En Huajuapan, el Cerro de las Minas —descubierto en 1965 por John Paddock y explorado posteriormente por Marcus Winter— es uno de los casos más emblemáticos de abandono. Aunque el INAH ha protegido puntualmente la tumba principal cubriéndola de nuevo para evitar daños, amplias áreas del sitio siguen sin excavar y expuestas a saqueadores. Entre ellas destaca la explanada del juego de pelota, ubicada en la falda del cerro, donde una capa de tierra de aproximadamente un metro oculta un piso de estuco de casi 90 metros de largo por 40 de ancho.

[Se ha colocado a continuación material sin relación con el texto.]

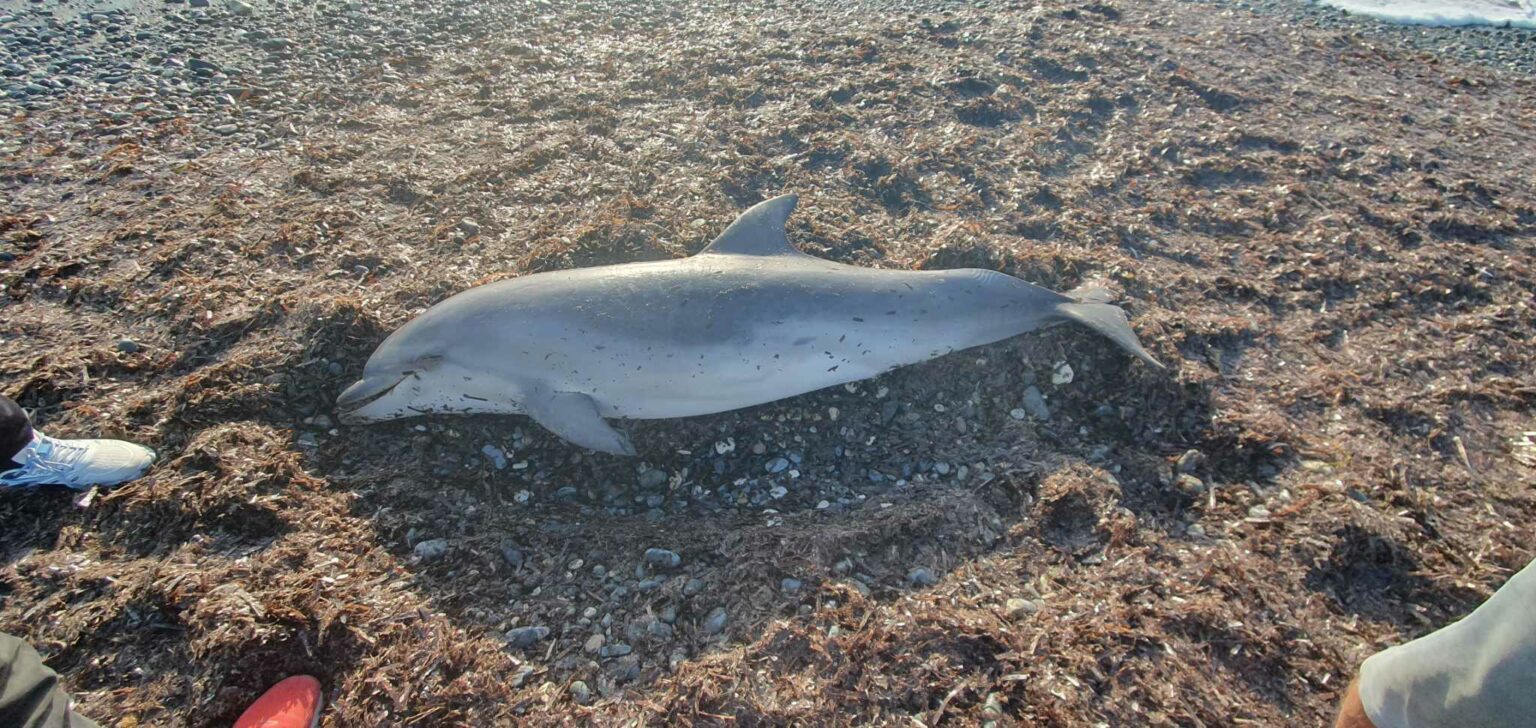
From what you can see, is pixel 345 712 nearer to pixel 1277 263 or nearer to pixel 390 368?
pixel 390 368

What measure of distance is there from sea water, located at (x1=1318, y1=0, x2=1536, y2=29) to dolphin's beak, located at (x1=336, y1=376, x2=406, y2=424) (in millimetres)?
15915

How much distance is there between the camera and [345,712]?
10.7 ft

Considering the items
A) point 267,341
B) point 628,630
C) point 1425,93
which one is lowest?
point 628,630

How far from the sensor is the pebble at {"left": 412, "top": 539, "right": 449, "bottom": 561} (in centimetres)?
407

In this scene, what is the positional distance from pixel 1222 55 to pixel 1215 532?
8.00m

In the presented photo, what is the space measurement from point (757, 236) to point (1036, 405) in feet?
7.68

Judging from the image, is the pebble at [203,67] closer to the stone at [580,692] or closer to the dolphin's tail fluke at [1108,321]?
the stone at [580,692]

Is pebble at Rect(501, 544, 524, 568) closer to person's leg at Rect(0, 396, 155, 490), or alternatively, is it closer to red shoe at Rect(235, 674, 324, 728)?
red shoe at Rect(235, 674, 324, 728)

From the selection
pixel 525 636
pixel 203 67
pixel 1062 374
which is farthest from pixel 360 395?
pixel 203 67

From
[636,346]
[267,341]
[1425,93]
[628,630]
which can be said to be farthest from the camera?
[1425,93]

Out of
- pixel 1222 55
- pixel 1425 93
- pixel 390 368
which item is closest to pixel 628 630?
pixel 390 368

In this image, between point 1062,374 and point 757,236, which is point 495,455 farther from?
point 1062,374

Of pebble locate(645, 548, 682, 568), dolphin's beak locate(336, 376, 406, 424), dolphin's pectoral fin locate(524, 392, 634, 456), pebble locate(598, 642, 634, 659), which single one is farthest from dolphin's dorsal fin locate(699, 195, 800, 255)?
pebble locate(598, 642, 634, 659)

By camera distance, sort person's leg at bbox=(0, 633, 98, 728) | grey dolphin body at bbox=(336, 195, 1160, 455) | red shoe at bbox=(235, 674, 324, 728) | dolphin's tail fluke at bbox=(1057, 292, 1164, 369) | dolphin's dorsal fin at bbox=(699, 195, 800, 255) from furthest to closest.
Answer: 1. dolphin's dorsal fin at bbox=(699, 195, 800, 255)
2. dolphin's tail fluke at bbox=(1057, 292, 1164, 369)
3. grey dolphin body at bbox=(336, 195, 1160, 455)
4. red shoe at bbox=(235, 674, 324, 728)
5. person's leg at bbox=(0, 633, 98, 728)
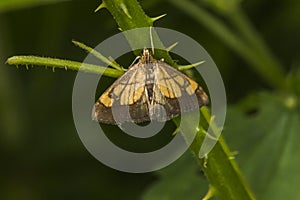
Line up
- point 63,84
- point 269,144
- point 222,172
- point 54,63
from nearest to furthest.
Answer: point 54,63 < point 222,172 < point 269,144 < point 63,84

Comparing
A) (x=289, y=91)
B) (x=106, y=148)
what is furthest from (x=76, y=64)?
(x=106, y=148)

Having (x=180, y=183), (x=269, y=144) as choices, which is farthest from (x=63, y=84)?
(x=269, y=144)

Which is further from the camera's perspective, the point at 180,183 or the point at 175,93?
the point at 180,183

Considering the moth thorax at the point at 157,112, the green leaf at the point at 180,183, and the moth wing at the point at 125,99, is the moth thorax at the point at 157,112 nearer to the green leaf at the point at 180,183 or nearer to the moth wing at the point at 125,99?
the moth wing at the point at 125,99

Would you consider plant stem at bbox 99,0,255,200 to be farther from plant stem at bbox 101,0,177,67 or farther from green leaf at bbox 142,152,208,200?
green leaf at bbox 142,152,208,200

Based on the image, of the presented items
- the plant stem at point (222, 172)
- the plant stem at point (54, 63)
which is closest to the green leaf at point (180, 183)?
the plant stem at point (222, 172)

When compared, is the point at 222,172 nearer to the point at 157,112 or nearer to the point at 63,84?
the point at 157,112

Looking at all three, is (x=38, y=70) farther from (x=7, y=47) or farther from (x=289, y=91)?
(x=289, y=91)
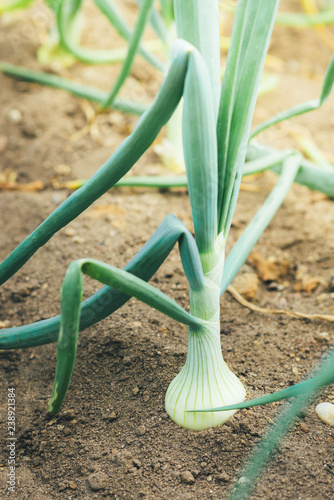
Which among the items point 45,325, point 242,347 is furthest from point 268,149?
point 45,325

El antropólogo Austerlitz Sánchez Méndez, integrante del equipo que resguarda la zona, afirmó que liberar esta cancha no representa riesgo estructural y, por el contrario, permitiría mostrar al mundo una de las expresiones más avanzadas de la cultura Ñuu Dèe. Por su parte, la regidora de Turismo, Cultura y Deportes, Melina Mendoza Ramírez, anunció que la actual administración buscará un acuerdo formal con el INAH durante este trienio para liberar, conservar y vigilar estrictamente el espacio, con el objetivo de posicionar a Huajuapan como uno de los centros prehispánicos más importantes del periodo clásico en la Mixteca oaxaqueña.